Do this - Copy each of the items below word for word, omitting the pictures.

Extracted records -
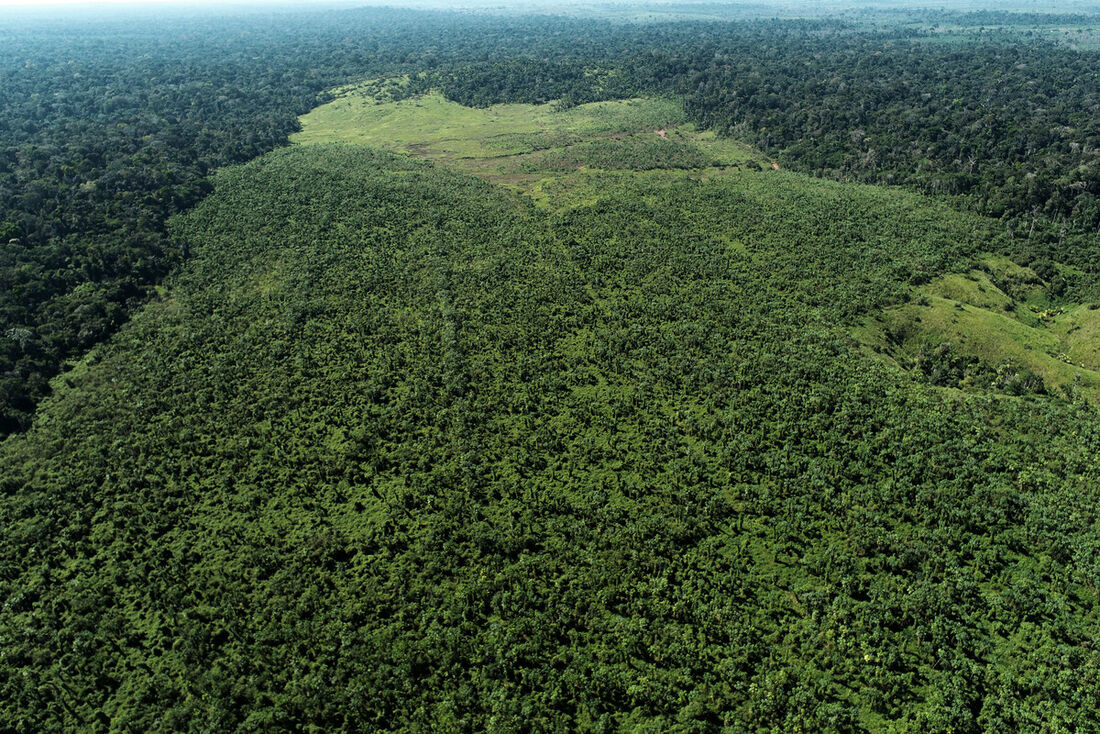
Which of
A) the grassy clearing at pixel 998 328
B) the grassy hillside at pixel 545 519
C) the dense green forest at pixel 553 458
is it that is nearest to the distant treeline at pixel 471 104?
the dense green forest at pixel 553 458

Problem solution -
Which of
A) the grassy clearing at pixel 998 328
B) the grassy hillside at pixel 545 519
C) the dense green forest at pixel 553 458
is it that is nearest to the distant treeline at pixel 471 104?
the dense green forest at pixel 553 458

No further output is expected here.